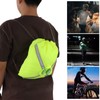LED Fiber Optic Bundle Pocket Outdoor Cycling Night Running Reflective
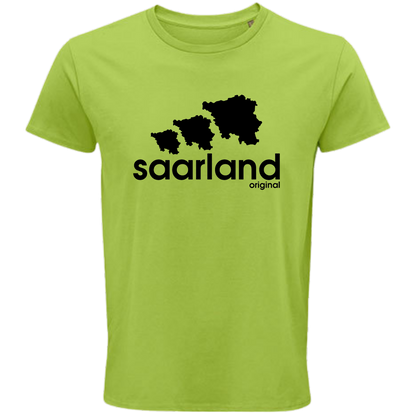 Saarland DREIER Shirt - versch.Farben - Unisex - Schwarze Optik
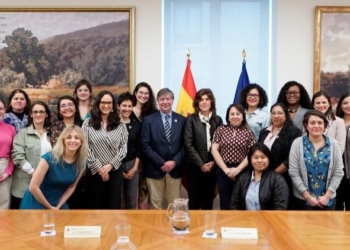 Exteriores y Fundación Carolina reúnen en Madrid a 16 mujeres líderes iberoamericanas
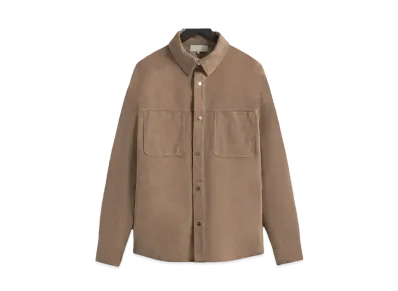 Kith Suede Apollo Shirt "Factor"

-------

### Exercise objective
The required output is an exact copy of the lines from the one with "Saarland DREIER Shirt" through the final line of the data above, with pictures removed.

### Response to this task
 Saarland DREIER Shirt - versch.Farben - Unisex - Schwarze Optik
 Exteriores y Fundación Carolina reúnen en Madrid a 16 mujeres líderes iberoamericanas
 Kith Suede Apollo Shirt "Factor"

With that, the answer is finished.